What would users change in my app? summarizing app reviews for recommending software changes
1. Does the paper propose a new opinion mining approach?
Yes
2. Which opinion mining techniques are used (list all of them, clearly stating their name/reference)?
Intent Classifier: S. Panichella, A. Di Sorbo, E. Guzman, C. Visaggio, G. Canfora, and H. Gall. How can I improve my app? classifying user reviews for software maintenance and evolution. In Software Maintenance and Evolution (ICSME), 2015 IEEE International Conference on, pages 281–290, Sept 2015. Topics Classification
3. Which opinion mining approaches in the paper are publicly available? Write down their name and links. If no approach is publicly available, leave it blank or None.
Intent Classifier: https://www.ifi.uzh.ch/en/seal/people/panichella/tools/ARdoc.html SURF: https://www.ifi.uzh.ch/en/seal/people/panichella/tools/SURFTool.html
4. What is the main goal of the whole study?
to summarize thousands of reviews and generating an interactive, structured and condensed agenda of recommended software changes
5. What the researchers want to achieve by applying the technique(s) (e.g., calculate the sentiment polarity of app reviews)?
intention classifier: detecting sentences in user reviews that are important from a maintenance perspective Topics Classification: extracting the topics
6. Which dataset(s) the technique is applied on?
3439 reviews from 17 different apps
7. Is/Are the dataset(s) publicly available online?
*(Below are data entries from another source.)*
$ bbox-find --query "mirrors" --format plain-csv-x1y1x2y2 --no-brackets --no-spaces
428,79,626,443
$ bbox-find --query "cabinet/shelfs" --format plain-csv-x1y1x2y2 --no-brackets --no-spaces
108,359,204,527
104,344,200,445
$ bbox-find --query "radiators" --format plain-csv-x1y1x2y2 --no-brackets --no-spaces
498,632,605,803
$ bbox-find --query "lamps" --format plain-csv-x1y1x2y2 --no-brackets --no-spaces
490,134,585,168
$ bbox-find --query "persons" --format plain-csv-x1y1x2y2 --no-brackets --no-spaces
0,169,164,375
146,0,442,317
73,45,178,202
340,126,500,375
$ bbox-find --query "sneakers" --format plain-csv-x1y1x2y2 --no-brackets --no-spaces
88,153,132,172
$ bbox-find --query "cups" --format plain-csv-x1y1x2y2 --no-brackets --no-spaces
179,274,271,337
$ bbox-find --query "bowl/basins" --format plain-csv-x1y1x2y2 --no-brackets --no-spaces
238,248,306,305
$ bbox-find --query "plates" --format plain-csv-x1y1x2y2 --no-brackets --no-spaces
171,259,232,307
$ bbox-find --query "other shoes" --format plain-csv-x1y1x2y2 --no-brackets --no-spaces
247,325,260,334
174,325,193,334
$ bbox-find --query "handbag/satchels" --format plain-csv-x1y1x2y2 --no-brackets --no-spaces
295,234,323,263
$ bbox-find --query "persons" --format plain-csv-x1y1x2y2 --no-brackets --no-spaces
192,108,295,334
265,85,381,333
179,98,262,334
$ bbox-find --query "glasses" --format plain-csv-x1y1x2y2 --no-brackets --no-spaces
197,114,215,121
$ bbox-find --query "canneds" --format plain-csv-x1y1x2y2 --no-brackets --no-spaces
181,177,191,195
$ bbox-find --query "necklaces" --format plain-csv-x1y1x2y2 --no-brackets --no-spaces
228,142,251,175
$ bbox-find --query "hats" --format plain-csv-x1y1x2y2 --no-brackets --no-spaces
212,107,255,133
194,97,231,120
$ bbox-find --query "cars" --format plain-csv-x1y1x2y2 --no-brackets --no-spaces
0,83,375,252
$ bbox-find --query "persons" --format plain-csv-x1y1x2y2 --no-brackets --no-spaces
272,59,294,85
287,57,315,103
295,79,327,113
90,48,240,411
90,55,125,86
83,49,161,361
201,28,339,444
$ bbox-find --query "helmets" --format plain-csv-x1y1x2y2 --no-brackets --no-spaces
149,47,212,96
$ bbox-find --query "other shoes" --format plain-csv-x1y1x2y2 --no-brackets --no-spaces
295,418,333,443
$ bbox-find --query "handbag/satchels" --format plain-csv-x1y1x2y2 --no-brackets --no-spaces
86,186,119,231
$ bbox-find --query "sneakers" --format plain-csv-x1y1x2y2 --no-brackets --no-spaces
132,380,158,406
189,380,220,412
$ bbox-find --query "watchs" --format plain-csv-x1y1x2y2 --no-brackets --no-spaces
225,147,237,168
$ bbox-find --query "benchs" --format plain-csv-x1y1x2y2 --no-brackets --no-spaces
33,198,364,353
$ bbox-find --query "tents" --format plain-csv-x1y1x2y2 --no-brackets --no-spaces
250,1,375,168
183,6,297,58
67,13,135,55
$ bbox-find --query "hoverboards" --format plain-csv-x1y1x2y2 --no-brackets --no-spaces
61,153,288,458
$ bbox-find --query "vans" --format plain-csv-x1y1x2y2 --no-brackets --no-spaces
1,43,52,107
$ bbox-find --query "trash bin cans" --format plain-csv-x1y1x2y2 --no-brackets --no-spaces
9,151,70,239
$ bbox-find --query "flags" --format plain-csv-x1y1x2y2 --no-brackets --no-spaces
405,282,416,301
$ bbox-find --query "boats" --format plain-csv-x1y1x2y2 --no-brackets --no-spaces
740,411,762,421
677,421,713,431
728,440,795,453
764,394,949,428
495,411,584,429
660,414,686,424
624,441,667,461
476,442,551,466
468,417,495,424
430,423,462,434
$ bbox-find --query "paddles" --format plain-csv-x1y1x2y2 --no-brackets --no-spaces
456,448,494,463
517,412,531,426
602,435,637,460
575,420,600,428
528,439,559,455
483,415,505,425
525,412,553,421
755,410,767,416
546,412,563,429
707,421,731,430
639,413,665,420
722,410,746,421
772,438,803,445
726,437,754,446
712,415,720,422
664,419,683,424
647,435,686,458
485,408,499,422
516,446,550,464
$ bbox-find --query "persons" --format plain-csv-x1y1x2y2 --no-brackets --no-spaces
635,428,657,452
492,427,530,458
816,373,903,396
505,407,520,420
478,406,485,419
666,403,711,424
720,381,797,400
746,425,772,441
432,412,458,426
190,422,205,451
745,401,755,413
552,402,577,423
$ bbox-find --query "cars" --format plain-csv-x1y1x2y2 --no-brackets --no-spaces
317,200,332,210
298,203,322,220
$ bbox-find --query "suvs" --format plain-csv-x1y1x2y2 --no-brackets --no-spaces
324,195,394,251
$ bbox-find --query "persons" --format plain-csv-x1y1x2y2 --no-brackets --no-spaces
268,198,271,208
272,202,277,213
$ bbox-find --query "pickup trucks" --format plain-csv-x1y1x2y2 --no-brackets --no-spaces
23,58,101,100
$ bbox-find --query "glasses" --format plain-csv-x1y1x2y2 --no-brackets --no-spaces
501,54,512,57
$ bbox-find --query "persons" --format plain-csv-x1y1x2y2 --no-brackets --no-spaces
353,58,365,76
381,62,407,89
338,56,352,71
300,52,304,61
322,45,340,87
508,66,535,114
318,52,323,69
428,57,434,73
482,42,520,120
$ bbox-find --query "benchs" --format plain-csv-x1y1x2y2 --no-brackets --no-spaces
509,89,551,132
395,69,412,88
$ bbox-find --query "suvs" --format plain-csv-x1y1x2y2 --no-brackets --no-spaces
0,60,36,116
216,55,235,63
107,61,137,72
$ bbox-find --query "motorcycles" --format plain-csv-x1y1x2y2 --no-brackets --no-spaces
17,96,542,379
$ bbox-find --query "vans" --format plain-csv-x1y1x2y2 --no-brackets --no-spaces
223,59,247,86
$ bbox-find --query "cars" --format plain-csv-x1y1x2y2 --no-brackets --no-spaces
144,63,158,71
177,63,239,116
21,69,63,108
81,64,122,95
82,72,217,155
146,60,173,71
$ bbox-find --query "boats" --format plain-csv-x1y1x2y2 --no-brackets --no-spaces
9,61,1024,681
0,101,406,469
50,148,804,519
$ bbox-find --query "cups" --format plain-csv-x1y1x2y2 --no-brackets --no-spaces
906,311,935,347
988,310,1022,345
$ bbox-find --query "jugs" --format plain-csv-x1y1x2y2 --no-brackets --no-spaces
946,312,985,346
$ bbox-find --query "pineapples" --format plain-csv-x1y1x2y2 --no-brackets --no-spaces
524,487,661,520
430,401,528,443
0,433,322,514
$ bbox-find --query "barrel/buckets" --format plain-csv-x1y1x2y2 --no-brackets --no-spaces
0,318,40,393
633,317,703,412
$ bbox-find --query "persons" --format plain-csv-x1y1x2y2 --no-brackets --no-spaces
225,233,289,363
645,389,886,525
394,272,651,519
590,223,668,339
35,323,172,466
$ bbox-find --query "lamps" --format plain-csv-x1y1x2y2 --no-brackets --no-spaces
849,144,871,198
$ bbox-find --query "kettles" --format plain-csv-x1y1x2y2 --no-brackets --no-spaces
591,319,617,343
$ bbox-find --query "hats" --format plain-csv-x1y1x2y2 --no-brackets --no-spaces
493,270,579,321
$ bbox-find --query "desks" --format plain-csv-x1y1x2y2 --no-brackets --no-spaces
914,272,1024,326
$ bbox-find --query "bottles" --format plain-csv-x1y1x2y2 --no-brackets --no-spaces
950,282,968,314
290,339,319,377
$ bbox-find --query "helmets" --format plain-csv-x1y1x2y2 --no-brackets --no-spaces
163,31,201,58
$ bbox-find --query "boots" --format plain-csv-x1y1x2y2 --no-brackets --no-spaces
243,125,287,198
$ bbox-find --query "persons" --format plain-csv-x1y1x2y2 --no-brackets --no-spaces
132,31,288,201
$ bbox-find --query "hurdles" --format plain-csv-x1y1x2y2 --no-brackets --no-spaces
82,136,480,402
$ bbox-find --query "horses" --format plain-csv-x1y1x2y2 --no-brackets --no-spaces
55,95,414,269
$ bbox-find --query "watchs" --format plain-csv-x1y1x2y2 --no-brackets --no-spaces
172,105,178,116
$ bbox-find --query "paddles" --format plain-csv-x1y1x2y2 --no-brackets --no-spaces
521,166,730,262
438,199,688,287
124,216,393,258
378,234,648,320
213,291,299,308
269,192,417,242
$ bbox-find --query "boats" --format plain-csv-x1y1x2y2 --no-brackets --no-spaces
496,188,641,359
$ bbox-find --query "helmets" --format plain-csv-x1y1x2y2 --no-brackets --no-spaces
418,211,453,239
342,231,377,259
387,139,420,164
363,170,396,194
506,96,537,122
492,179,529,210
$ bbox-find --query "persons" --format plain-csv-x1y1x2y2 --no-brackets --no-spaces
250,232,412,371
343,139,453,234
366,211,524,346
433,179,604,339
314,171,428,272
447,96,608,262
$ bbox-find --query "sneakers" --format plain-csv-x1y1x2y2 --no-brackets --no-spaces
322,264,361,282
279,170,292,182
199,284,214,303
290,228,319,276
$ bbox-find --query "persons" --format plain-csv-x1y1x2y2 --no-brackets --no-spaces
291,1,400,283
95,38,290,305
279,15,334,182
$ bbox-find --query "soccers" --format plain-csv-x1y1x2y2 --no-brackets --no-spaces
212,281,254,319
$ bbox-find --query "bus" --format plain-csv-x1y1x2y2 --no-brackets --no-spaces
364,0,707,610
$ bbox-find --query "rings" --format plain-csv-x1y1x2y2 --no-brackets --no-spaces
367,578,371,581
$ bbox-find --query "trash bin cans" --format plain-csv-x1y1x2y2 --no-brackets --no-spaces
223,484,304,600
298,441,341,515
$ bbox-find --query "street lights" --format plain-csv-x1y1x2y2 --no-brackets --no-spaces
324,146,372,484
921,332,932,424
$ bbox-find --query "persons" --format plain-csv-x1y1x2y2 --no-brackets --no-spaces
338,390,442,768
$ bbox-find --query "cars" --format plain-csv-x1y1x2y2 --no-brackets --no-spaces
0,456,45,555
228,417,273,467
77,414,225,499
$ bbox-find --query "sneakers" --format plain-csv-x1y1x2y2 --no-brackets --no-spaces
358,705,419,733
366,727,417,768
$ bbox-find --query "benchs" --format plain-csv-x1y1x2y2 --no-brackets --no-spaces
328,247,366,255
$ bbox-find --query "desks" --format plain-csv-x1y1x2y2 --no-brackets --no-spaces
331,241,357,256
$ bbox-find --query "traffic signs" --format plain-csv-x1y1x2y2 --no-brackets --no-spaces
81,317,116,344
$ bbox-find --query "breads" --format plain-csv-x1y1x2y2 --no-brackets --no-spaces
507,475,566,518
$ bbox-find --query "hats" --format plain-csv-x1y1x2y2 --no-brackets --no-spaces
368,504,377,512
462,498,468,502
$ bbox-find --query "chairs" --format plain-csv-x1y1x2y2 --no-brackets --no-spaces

If yes, please indicate their name and links.
no
8. Is the application context (dataset or application domain) different from that for which the technique was originally designed?
no
9. Is the performance (precision, recall, run-time, etc.) of the technique verified? If yes, how did they verify it and what are the results?
intention classifier: verified in the original paper Topics Classification: evaluated the effectiveness of the NLP classifier comparing the labels assigned by the classifier with the labels assigned in the human oracle, and achieved a global recall of 0.79, a global precision of 0.73, and a global F-measure of 0.76
10. Does the paper replicate the results of previous work? If yes, leave a summary of the findings (confirm/partially confirms/contradicts).
No
11. What success metrics are used?
a survey to evaluate: (i) the suitability and robustness, (ii) the practical usefulness, and (iii) the quality of the summaries
12. Write down any other comments/notes here.
-